* SOURCE PASSAGE:
☆ ☆ ☆ ☆ ☆ ☆ ☆

As these examples illustrate, this pattern allows for a fair
amount of variation: The tasks can all be roughly equal in size, or
they can vary in size. Also, for some problems (the database
search, for example), it may be possible to solve the problem
without executing all the tasks. Finally, for some problems
(branch-and-bound computations, for example), new tasks may be
created during execution of other tasks.
Observe that although frequently the source of the concurrency
is obvious (hence the name of the pattern), this pattern also
applies when the source of the concurrency requires some insight to
discover; the distinguishing characteristic of problems using this
pattern is the complete independence of the tasks.
More formally, the EmbarrassinglyParallel pattern is applicable
when what we want to compute is a solution(P) such that
solution(P) =
f(subsolution(P, 0),
subsolution(P, 1), ...,
subsolution(P, N-1))
such that for i and j different, subsolution(P,
i) does not depend on subsolution(P, j). That is, the
original problem can be decomposed into a number of
independent subproblems such that we can solve the whole
problem by solving all of the subproblems and then combining the
results. We could code a sequential solution thus:
Problem P;
Solution subsolutions[N];
Solution solution;
for (i = 0; i < N; i++) {
subsolutions[i] =
compute_subsolution(P, i);
}
solution =
compute_f(subsolutions);
If function compute_subsolution modifies only local
variables, it is straightforward to show that the sequential
composition implied by the for loop in the preceding
program can be replaced by any combination of sequential and
parallel composition without affecting the result. That is, we can
partition the iterations of this loop among available UEs in
whatever way we choose, so long as each is executed exactly
once.
This is the EmbarrassinglyParallel pattern in its simplest form
-- all the subproblems are defined before computation begins, and
each subsolution is saved in a distinct variable (array element),
so the computation of the subsolutions is completely independent.
These computations of subsolutions then become the independent
tasks of the pattern as described earlier.
There are also some variations on this basic theme:
- Subsolutions accumulated in a shared data structure. One
such variation differs from the simple form in that it accumulates
subsolutions in a shared data structure (a set, for example, or a
running sum). Computation of subsolutions is no longer completely
independent (since access to the shared data structure must be
synchronized), but concurrency is still possible if the order in
which subsolutions are added to the shared data structure does not
affect the result.
- Termination condition other than "all tasks complete".
In the simple form of the pattern, all tasks must be completed
before the problem can be regarded as solved, so we can think of
the parallel algorithm as having the termination condition "all
tasks complete". For some problems, however, it may be possible to
obtain an overall solution without solving all the subproblems. For
example, if the whole problem consists of determining whether a
large search space contains at least one item meeting given search
criteria, and each subproblem consists of searching a subspace
(where the union of the subspaces is the whole space), then the
computation can stop as soon as any subspace is found to contain an
item meeting the search criteria. As in the simple form of the
pattern, each computation of a subsolution becomes a task, but now
the termination condition is something other than "all tasks
completed". This can also be made to work, although care must be
taken to either ensure that the desired termination condition will
actually occur or to make provision for the case in which all tasks
are completed without reaching the desired condition.

☆ ☆ ☆ ☆ ☆ ☆ ☆

* SUPPLIED ENTRIES:
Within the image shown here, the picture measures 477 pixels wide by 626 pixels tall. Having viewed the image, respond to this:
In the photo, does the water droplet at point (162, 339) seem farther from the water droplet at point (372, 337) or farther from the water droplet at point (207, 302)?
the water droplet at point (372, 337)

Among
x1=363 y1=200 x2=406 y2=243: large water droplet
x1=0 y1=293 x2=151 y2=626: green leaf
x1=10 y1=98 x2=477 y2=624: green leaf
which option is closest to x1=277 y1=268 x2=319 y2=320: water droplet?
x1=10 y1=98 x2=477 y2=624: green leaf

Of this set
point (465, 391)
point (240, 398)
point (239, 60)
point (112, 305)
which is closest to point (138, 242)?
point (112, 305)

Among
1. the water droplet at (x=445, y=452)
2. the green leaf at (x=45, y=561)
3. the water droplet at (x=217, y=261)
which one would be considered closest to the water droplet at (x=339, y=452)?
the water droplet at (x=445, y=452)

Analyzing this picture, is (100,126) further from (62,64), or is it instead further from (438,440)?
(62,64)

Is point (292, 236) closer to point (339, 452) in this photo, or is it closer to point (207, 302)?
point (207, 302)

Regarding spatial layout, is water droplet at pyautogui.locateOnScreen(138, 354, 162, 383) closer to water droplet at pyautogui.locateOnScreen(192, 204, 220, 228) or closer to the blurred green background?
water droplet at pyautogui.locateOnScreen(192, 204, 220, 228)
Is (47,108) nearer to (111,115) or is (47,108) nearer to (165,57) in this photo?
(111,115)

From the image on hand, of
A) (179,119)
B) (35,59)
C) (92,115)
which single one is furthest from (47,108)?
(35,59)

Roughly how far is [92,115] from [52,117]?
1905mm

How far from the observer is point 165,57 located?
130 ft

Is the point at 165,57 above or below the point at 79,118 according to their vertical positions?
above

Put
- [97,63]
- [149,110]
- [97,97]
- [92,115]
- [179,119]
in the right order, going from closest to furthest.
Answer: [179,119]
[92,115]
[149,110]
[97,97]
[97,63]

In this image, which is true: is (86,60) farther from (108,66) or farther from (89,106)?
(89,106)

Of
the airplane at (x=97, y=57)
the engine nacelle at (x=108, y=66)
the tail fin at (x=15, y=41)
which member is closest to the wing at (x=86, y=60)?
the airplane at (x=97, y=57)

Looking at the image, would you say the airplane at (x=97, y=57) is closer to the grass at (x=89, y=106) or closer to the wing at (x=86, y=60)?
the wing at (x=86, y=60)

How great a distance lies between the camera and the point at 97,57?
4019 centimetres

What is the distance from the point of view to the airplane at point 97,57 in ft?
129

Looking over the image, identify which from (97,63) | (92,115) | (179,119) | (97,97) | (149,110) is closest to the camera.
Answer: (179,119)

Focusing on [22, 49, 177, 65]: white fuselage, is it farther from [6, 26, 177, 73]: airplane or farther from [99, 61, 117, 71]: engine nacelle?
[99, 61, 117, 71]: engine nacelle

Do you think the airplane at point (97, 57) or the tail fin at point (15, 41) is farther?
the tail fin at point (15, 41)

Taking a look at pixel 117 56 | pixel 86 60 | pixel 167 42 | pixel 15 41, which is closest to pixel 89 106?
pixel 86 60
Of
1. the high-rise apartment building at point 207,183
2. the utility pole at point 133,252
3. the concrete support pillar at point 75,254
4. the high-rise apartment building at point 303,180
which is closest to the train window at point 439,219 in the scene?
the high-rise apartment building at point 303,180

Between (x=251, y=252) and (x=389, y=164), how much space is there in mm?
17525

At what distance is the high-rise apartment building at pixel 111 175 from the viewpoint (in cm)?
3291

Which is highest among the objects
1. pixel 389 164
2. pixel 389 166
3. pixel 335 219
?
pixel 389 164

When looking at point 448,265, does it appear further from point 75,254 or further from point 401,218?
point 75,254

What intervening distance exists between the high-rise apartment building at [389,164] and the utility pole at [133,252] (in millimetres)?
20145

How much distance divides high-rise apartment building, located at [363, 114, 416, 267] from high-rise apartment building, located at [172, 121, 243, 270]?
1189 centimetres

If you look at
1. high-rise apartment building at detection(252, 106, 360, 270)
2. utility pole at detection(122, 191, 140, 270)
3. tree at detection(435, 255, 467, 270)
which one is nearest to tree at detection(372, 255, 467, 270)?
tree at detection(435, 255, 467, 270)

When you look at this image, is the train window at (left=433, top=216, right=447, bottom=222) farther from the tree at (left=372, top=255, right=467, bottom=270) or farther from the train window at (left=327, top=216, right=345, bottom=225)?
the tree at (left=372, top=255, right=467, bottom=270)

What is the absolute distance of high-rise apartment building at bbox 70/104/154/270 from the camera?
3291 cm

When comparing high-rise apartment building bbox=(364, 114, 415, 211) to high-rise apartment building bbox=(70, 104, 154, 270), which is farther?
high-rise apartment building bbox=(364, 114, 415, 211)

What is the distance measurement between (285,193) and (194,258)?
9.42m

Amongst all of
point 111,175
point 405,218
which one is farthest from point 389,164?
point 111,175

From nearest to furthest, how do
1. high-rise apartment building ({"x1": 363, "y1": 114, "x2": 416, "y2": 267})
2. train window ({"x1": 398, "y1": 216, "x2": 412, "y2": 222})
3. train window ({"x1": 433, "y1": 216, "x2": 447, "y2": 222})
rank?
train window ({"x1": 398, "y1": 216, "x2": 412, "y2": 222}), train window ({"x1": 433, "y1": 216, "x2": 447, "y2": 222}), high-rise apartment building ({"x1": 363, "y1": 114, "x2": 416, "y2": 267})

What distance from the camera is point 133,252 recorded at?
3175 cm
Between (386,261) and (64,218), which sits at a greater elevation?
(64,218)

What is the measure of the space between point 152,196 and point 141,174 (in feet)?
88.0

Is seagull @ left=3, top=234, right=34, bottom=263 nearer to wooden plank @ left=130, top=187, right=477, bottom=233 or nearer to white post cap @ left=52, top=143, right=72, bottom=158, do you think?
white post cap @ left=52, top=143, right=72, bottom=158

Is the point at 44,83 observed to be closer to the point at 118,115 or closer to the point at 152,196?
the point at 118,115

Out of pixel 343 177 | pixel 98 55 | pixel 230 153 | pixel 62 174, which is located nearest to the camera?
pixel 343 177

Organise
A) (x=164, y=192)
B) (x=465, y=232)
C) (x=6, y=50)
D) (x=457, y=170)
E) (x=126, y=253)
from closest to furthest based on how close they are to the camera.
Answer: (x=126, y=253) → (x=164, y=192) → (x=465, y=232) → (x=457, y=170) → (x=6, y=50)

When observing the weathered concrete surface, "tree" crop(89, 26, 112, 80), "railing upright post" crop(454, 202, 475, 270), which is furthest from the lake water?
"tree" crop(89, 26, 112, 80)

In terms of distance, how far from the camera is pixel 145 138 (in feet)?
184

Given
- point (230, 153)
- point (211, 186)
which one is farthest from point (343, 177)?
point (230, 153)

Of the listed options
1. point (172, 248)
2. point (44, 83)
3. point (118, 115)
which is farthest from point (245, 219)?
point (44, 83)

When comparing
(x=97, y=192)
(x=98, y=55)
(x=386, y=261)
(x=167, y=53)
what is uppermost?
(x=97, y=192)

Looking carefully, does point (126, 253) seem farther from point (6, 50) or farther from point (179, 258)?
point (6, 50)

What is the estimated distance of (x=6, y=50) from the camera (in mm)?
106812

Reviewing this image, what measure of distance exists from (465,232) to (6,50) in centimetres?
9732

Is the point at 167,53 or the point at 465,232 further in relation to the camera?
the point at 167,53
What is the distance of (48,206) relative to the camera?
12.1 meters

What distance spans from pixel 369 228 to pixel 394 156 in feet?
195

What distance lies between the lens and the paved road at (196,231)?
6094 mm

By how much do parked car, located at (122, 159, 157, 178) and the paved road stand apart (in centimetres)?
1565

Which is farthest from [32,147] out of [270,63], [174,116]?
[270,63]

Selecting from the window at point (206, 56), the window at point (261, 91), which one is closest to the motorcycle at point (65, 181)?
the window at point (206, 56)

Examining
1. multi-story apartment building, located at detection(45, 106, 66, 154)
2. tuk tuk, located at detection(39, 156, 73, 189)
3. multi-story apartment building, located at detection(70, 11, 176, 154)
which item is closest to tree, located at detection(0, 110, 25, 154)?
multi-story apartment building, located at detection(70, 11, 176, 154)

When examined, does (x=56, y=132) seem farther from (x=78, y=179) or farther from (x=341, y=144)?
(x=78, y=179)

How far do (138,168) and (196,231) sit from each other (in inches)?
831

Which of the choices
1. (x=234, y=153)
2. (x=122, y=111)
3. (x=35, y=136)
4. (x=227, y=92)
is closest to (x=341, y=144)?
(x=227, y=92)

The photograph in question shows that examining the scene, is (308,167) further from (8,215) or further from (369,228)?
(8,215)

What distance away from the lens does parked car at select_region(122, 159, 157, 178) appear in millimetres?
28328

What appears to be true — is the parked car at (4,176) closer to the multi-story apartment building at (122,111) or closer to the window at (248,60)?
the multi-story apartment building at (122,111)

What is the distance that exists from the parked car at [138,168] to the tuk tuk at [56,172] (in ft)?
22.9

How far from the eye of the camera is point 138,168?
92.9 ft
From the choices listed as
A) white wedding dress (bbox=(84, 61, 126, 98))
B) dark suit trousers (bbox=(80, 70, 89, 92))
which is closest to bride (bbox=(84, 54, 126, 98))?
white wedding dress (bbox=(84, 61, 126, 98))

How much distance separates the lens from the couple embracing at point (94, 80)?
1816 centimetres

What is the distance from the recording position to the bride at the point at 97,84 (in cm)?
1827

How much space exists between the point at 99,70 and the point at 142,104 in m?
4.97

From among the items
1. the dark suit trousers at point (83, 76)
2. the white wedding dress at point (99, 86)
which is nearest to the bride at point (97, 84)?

☆ ☆ ☆ ☆ ☆ ☆ ☆

* WHAT IS ASKED:
- A) According to the passage on the EmbarrassinglyParallel pattern, what is the distinguishing characteristic of problems that use this pattern?
- B) Continue the passage on the EmbarrassinglyParallel pattern, starting right after its final sentence.
The records are separate material and are unrelated to the passage.

* RESPONSES BY TASK:
- A) The complete independence of the tasks.

- B)
- Not all subproblems known initially. A final and more
complicated variation differs in that not all subproblems are known
initially; that is, some subproblems are generated during solution
of other subproblems. Again, each computation of a subsolution
becomes a task, but now new tasks can be created "on the fly". This
imposes additional requirements on the part of the program that
keeps track of the subproblems and which of them have been solved,
but these requirements can be met without too much trouble, for
example by using a thread-safe shared task queue. The trickier
problem is ensuring that the desired termination condition ("all
tasks completed" or something else) will eventually be met.
What all of these variations have in common, however, is that
they meet the pattern's key restriction: It must be possible to
solve the subproblems into which we partition the original problem
independently. Also, if the subsolution results are to be
collected into a shared data structure, it must be the case that
the order in which subsolutions are placed in this data structure
does not affect the result of the computation.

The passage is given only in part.